Unveiling Condensed Aromatic Amines as Noteworthy Genotoxic Components in PM2.5 Dissolved Organic Matter

The potential of PM_2.5 to cause lung cancer has been well established; however, evidence regarding which specific components are responsible remains limited. We investigated dissolved organic matter (DOM) in PM_2.5 using high-resolution mass spectrometry (HRMS) and cellular DNA damage assays to elucidate molecular composition and sources of carcinogenic components. Our analysis revealed hundreds of genotoxic compounds, with condensed aromatic amines predominating in number, abundance, and contribution to overall genotoxicity. Notably, norharman, a heterocyclic aromatic amine, was identified as a key carcinogenic component. Genotoxicity analysis using a lung cell exposure model indicated that, based on the measured concentration ratio of norharman to benzo[a]pyrene in DOM, the genotoxicity of norharman was approximately 0.21 to 0.6 times that of benzo[a]pyrene. Compared to proinflammatory compounds, these carcinogenic compounds exhibited greater unsaturation, increased aromaticity, an augmented reduced state, and the presence of nitrogenous organic matter.

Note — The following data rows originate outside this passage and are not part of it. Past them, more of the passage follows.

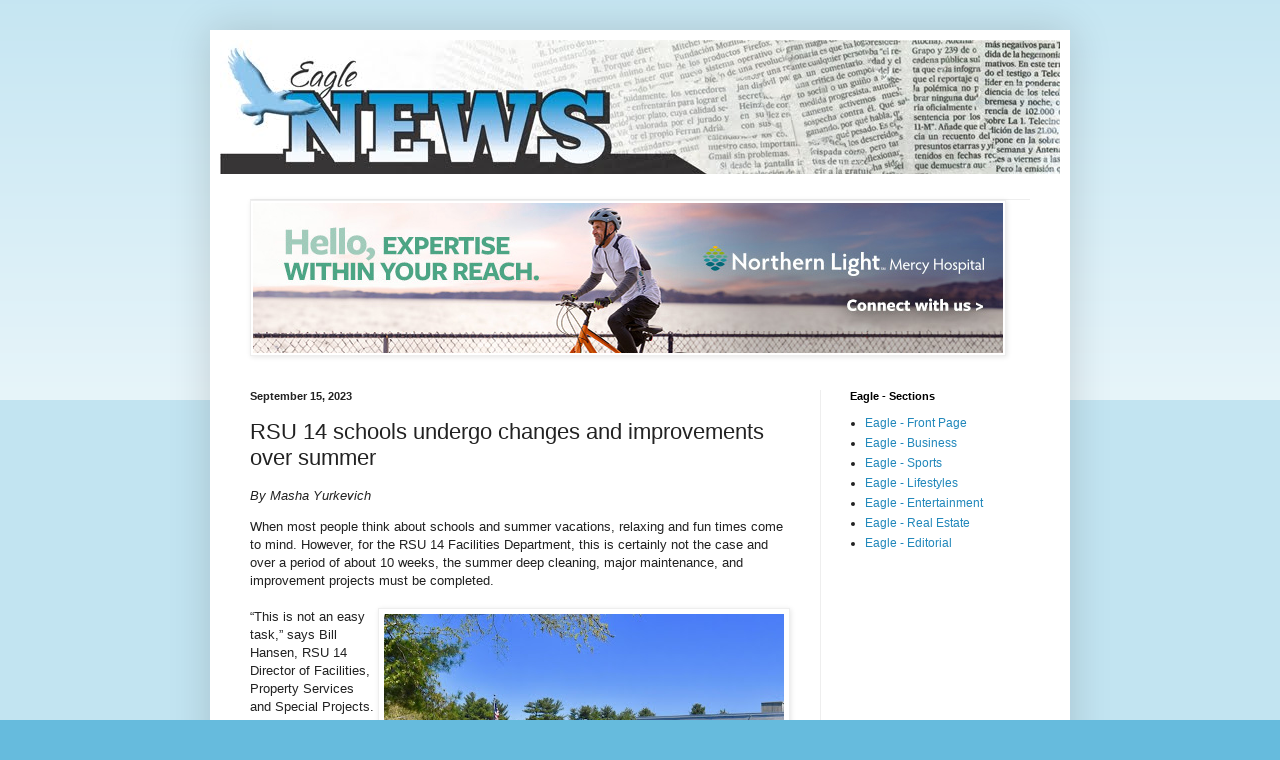

--- FILE ---
content_type: text/html; charset=utf-8
request_url: https://www.google.com/recaptcha/api2/aframe
body_size: 267
content:
<!DOCTYPE HTML><html><head><meta http-equiv="content-type" content="text/html; charset=UTF-8"></head><body><script nonce="oEb7mepex3kLYzrgqzVhWQ">/** Anti-fraud and anti-abuse applications only. See google.com/recaptcha */ try{var clients={'sodar':'https://pagead2.googlesyndication.com/pagead/sodar?'};window.addEventListener("message",function(a){try{if(a.source===window.parent){var b=JSON.parse(a.data);var c=clients[b['id']];if(c){var d=document.createElement('img');d.src=c+b['params']+'&rc='+(localStorage.getItem("rc::a")?sessionStorage.getItem("rc::b"):"");window.document.body.appendChild(d);sessionStorage.setItem("rc::e",parseInt(sessionStorage.getItem("rc::e")||0)+1);localStorage.setItem("rc::h",'1767581215720');}}}catch(b){}});window.parent.postMessage("_grecaptcha_ready", "*");}catch(b){}</script></body></html>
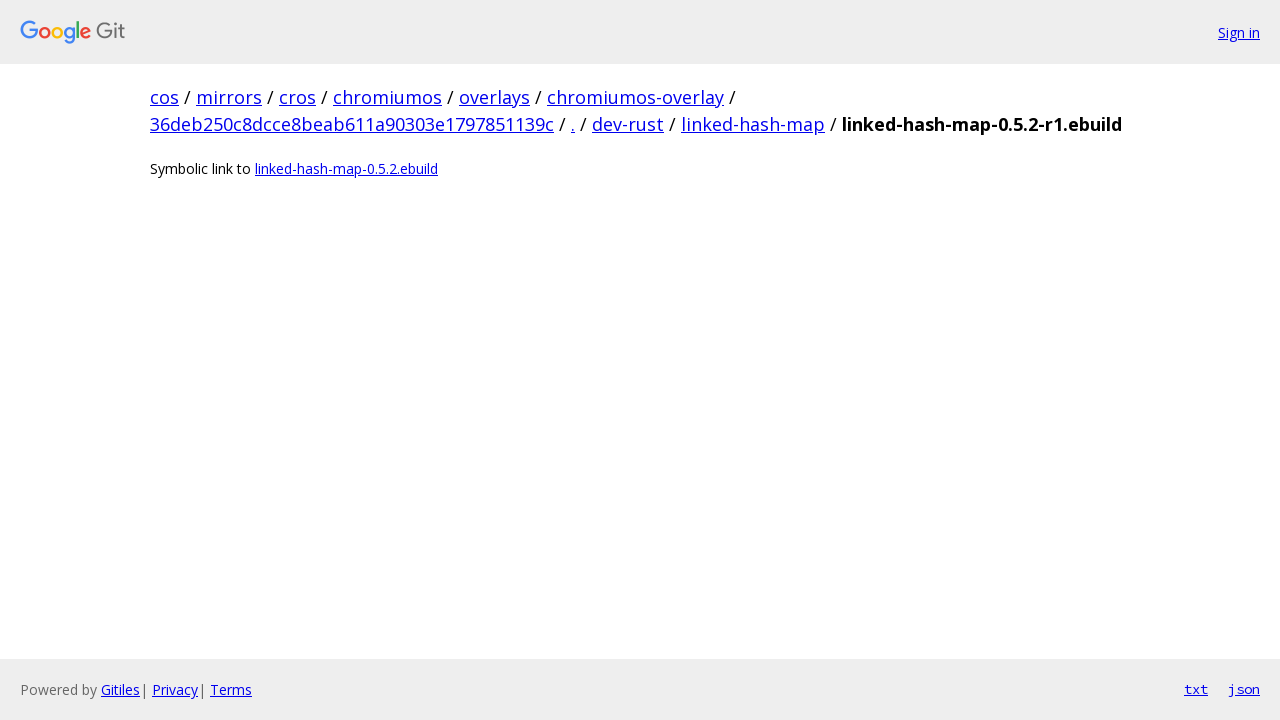

--- FILE ---
content_type: text/html; charset=utf-8
request_url: https://cos.googlesource.com/mirrors/cros/chromiumos/overlays/chromiumos-overlay/+/36deb250c8dcce8beab611a90303e1797851139c/dev-rust/linked-hash-map/linked-hash-map-0.5.2-r1.ebuild
body_size: 630
content:
<!DOCTYPE html><html lang="en"><head><meta charset="utf-8"><meta name="viewport" content="width=device-width, initial-scale=1"><title>dev-rust/linked-hash-map/linked-hash-map-0.5.2-r1.ebuild - mirrors/cros/chromiumos/overlays/chromiumos-overlay - Git at Google</title><link rel="stylesheet" type="text/css" href="/+static/base.css"><!-- default customHeadTagPart --></head><body class="Site"><header class="Site-header"><div class="Header"><a class="Header-image" href="/"><img src="//www.gstatic.com/images/branding/lockups/2x/lockup_git_color_108x24dp.png" width="108" height="24" alt="Google Git"></a><div class="Header-menu"> <a class="Header-menuItem" href="https://accounts.google.com/AccountChooser?faa=1&amp;continue=https://cos.googlesource.com/login/mirrors/cros/chromiumos/overlays/chromiumos-overlay/%2B/36deb250c8dcce8beab611a90303e1797851139c/dev-rust/linked-hash-map/linked-hash-map-0.5.2-r1.ebuild">Sign in</a> </div></div></header><div class="Site-content"><div class="Container "><div class="Breadcrumbs"><a class="Breadcrumbs-crumb" href="/?format=HTML">cos</a> / <a class="Breadcrumbs-crumb" href="/mirrors/">mirrors</a> / <a class="Breadcrumbs-crumb" href="/mirrors/cros/">cros</a> / <a class="Breadcrumbs-crumb" href="/mirrors/cros/chromiumos/">chromiumos</a> / <a class="Breadcrumbs-crumb" href="/mirrors/cros/chromiumos/overlays/">overlays</a> / <a class="Breadcrumbs-crumb" href="/mirrors/cros/chromiumos/overlays/chromiumos-overlay/">chromiumos-overlay</a> / <a class="Breadcrumbs-crumb" href="/mirrors/cros/chromiumos/overlays/chromiumos-overlay/+/36deb250c8dcce8beab611a90303e1797851139c">36deb250c8dcce8beab611a90303e1797851139c</a> / <a class="Breadcrumbs-crumb" href="/mirrors/cros/chromiumos/overlays/chromiumos-overlay/+/36deb250c8dcce8beab611a90303e1797851139c/">.</a> / <a class="Breadcrumbs-crumb" href="/mirrors/cros/chromiumos/overlays/chromiumos-overlay/+/36deb250c8dcce8beab611a90303e1797851139c/dev-rust">dev-rust</a> / <a class="Breadcrumbs-crumb" href="/mirrors/cros/chromiumos/overlays/chromiumos-overlay/+/36deb250c8dcce8beab611a90303e1797851139c/dev-rust/linked-hash-map">linked-hash-map</a> / <span class="Breadcrumbs-crumb">linked-hash-map-0.5.2-r1.ebuild</span></div><div class="symlink-detail">Symbolic link to <a href="/mirrors/cros/chromiumos/overlays/chromiumos-overlay/+/36deb250c8dcce8beab611a90303e1797851139c/dev-rust/linked-hash-map/linked-hash-map-0.5.2.ebuild">linked-hash-map-0.5.2.ebuild</a></div></div> <!-- Container --></div> <!-- Site-content --><footer class="Site-footer"><div class="Footer"><span class="Footer-poweredBy">Powered by <a href="https://gerrit.googlesource.com/gitiles/">Gitiles</a>| <a href="https://policies.google.com/privacy">Privacy</a>| <a href="https://policies.google.com/terms">Terms</a></span><span class="Footer-formats"><a class="u-monospace Footer-formatsItem" href="?format=TEXT">txt</a> <a class="u-monospace Footer-formatsItem" href="?format=JSON">json</a></span></div></footer></body></html>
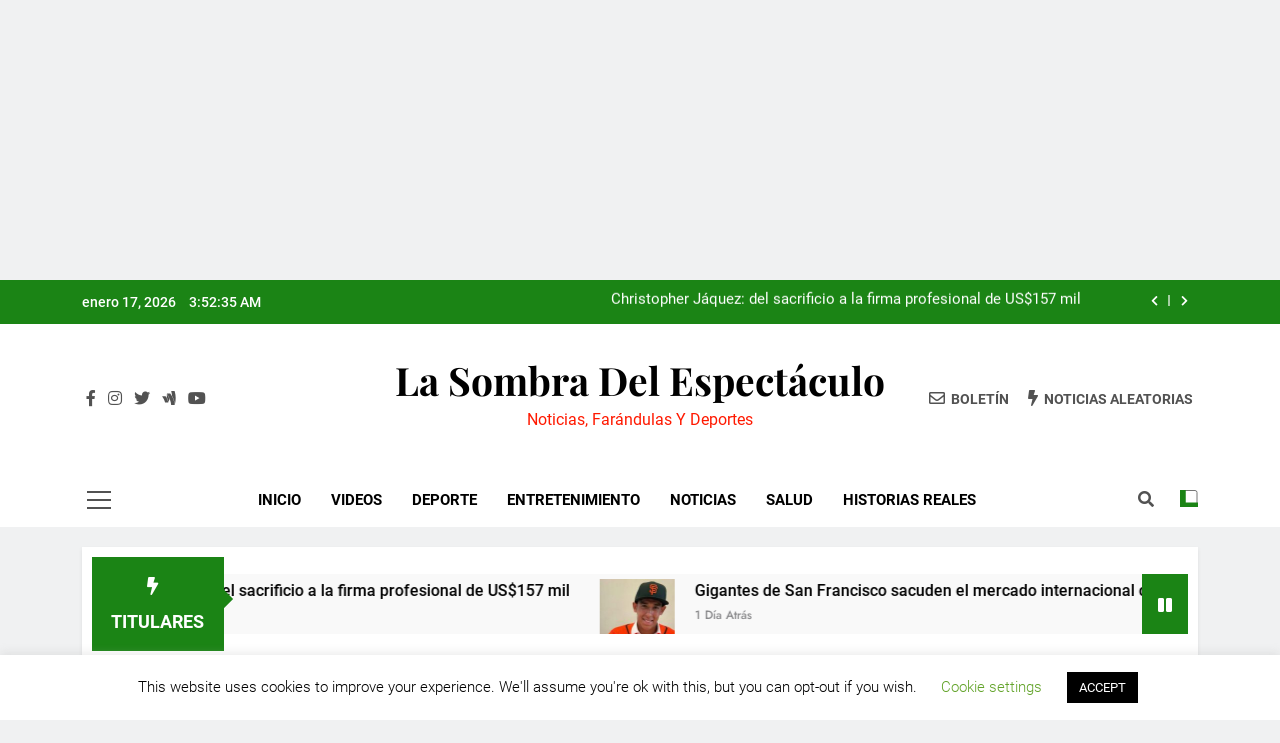

--- FILE ---
content_type: text/html; charset=utf-8
request_url: https://www.google.com/recaptcha/api2/aframe
body_size: 265
content:
<!DOCTYPE HTML><html><head><meta http-equiv="content-type" content="text/html; charset=UTF-8"></head><body><script nonce="cl03t74Qc7uXrTw-L-w-OQ">/** Anti-fraud and anti-abuse applications only. See google.com/recaptcha */ try{var clients={'sodar':'https://pagead2.googlesyndication.com/pagead/sodar?'};window.addEventListener("message",function(a){try{if(a.source===window.parent){var b=JSON.parse(a.data);var c=clients[b['id']];if(c){var d=document.createElement('img');d.src=c+b['params']+'&rc='+(localStorage.getItem("rc::a")?sessionStorage.getItem("rc::b"):"");window.document.body.appendChild(d);sessionStorage.setItem("rc::e",parseInt(sessionStorage.getItem("rc::e")||0)+1);localStorage.setItem("rc::h",'1768621953939');}}}catch(b){}});window.parent.postMessage("_grecaptcha_ready", "*");}catch(b){}</script></body></html>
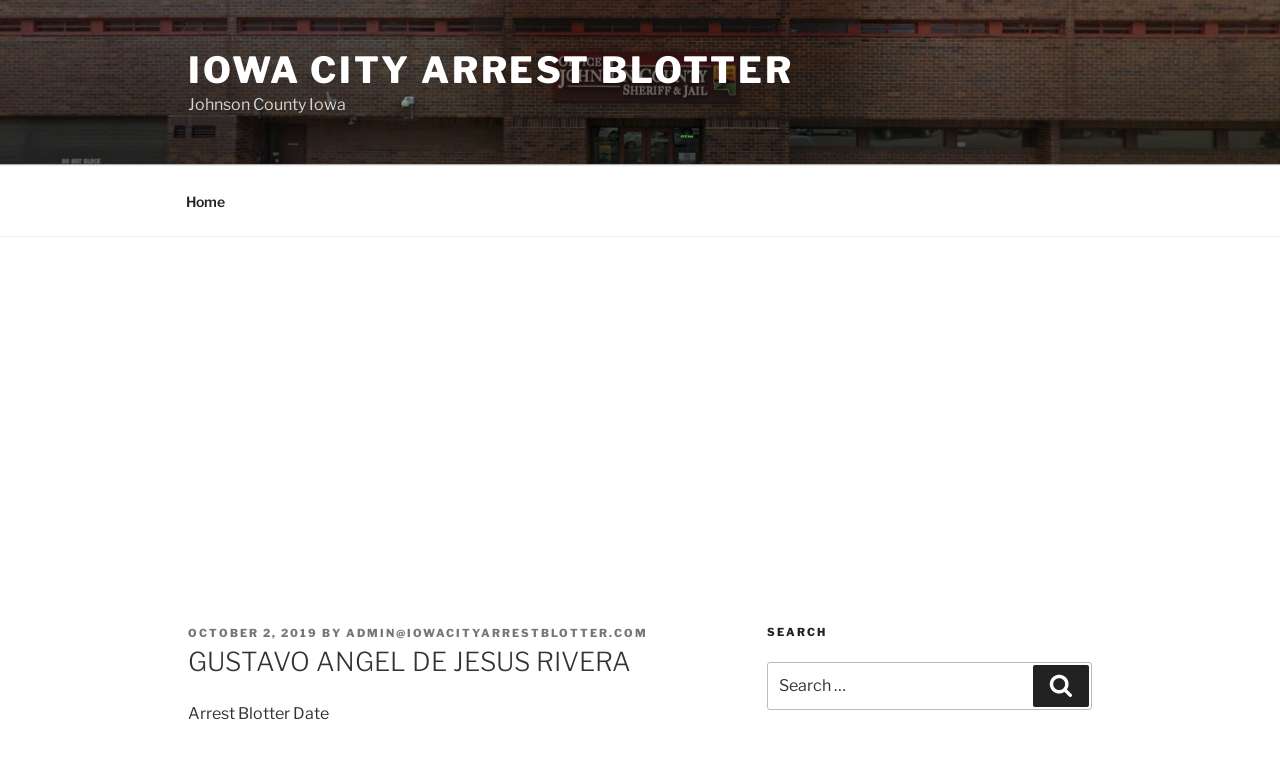

--- FILE ---
content_type: text/html; charset=utf-8
request_url: https://www.google.com/recaptcha/api2/aframe
body_size: 267
content:
<!DOCTYPE HTML><html><head><meta http-equiv="content-type" content="text/html; charset=UTF-8"></head><body><script nonce="I4OLVLJo8qX68BWsdCuUpA">/** Anti-fraud and anti-abuse applications only. See google.com/recaptcha */ try{var clients={'sodar':'https://pagead2.googlesyndication.com/pagead/sodar?'};window.addEventListener("message",function(a){try{if(a.source===window.parent){var b=JSON.parse(a.data);var c=clients[b['id']];if(c){var d=document.createElement('img');d.src=c+b['params']+'&rc='+(localStorage.getItem("rc::a")?sessionStorage.getItem("rc::b"):"");window.document.body.appendChild(d);sessionStorage.setItem("rc::e",parseInt(sessionStorage.getItem("rc::e")||0)+1);localStorage.setItem("rc::h",'1768728706458');}}}catch(b){}});window.parent.postMessage("_grecaptcha_ready", "*");}catch(b){}</script></body></html>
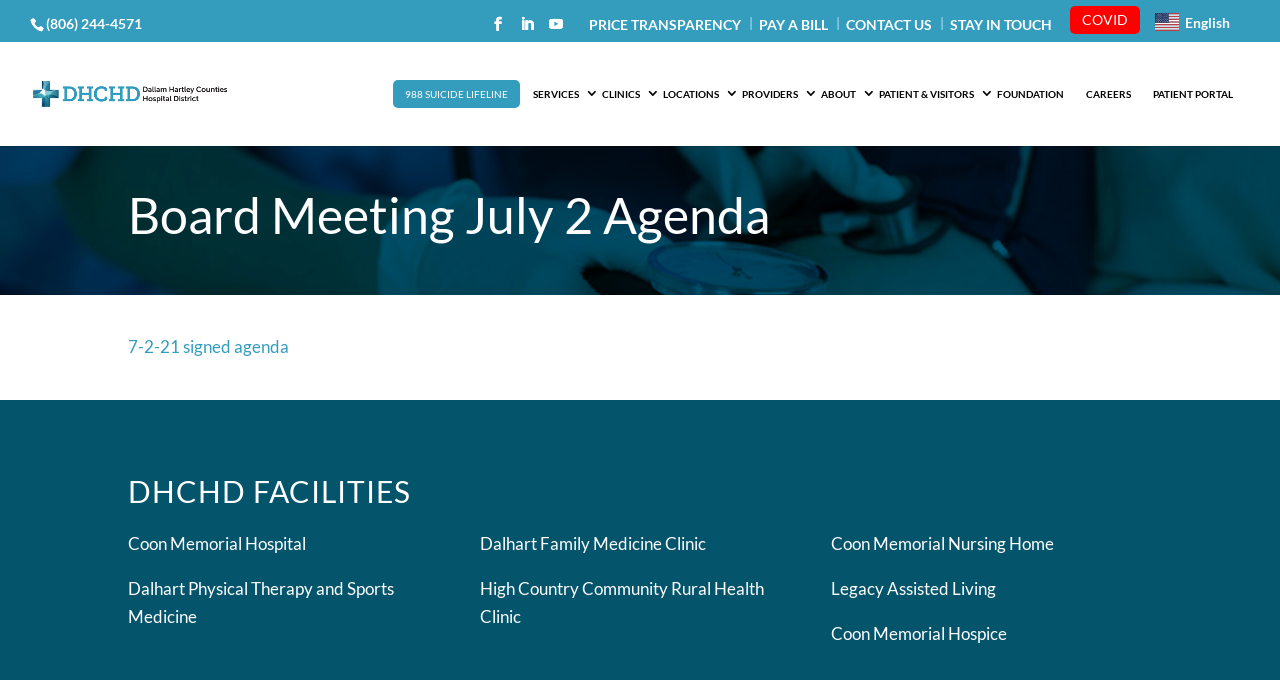

--- FILE ---
content_type: application/javascript; charset=UTF-8
request_url: https://dhchd.org/wp-content/uploads/sites/22/wtfdivi/wp_footer.js?ver=1633499720
body_size: 128
content:
jQuery(function($){$('.et-social-icons').append('<li class="et-social-icon et-social-linkedin"><a href="https://www.linkedin.com/company/dhchd" class="icon"><span>LinkedIn</span></a></li>&nbsp;');$('.et-social-icons').append('<li class="et-social-icon et-social-youtube"><a href="https://www.youtube.com/channel/UC6BdV6dEgPAdom5z2UE3zGQ" class="icon"><span>YouTube</span></a></li>&nbsp;');});jQuery(function($){$('.et-social-icon a, .et-extra-social-icon a').attr('target','_blank');});jQuery(function($){$('#et-info .et-social-icons').prependTo('#et-secondary-menu');$('#et-secondary-menu .et_duplicate_social_icons').remove();});jQuery(function($){});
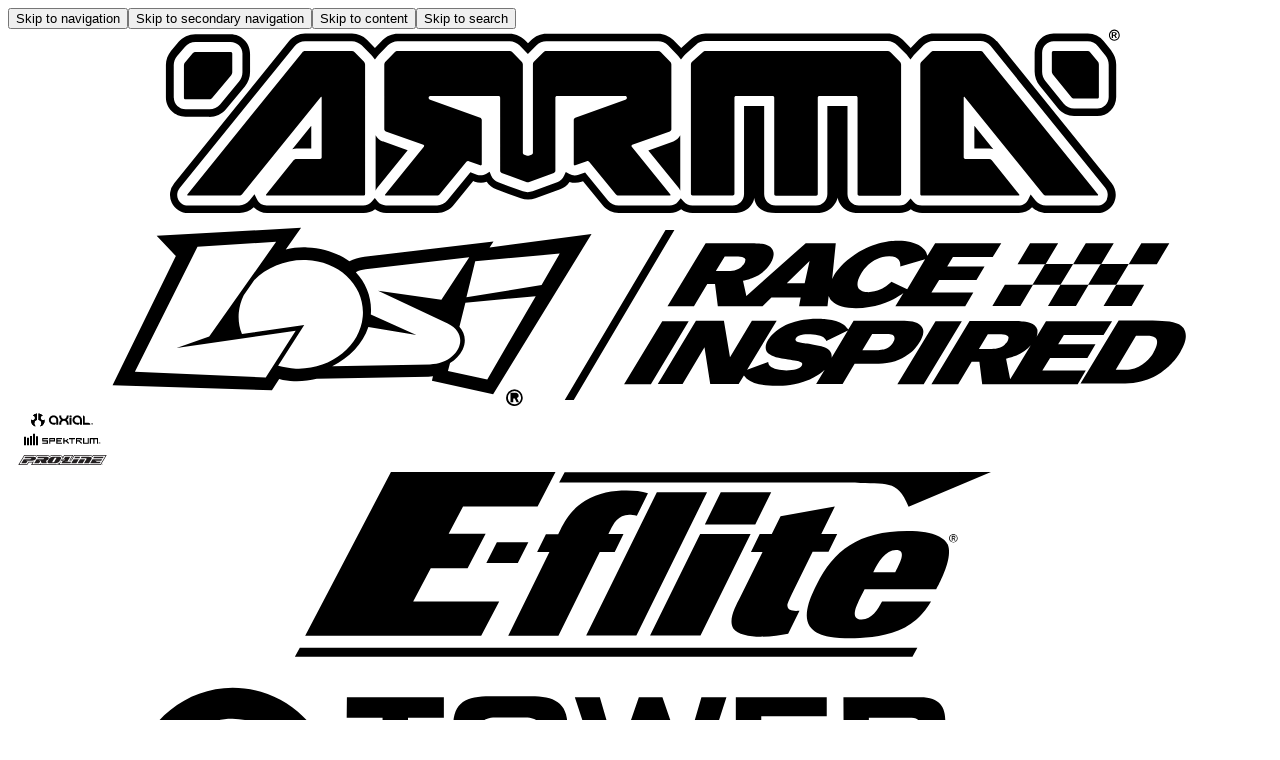

--- FILE ---
content_type: text/javascript; charset=utf-8
request_url: https://cb.8x8.com/license65d78d7540682d004db39da6/stickyhash?callback=%3F
body_size: -75
content:
/**/ typeof  === 'function' && ({"stickyHash":"5cb9b0ba-59a8-490f-8919-b45a1e5cf690"});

Two-ring aromatic amines containing two nitrogen atoms were identified as key contributors to both inflammation and genotoxicity. Regional source apportionment revealed significant regional variability in condensed aromatic amines within PM_2.5. While polycyclic aromatic hydrocarbons (PAHs) are significant, condensed aromatic amines also warrant consideration in PM_2.5 management. Effective mitigation requires tailored prevention measures based on regional pollution profiles and health impacts.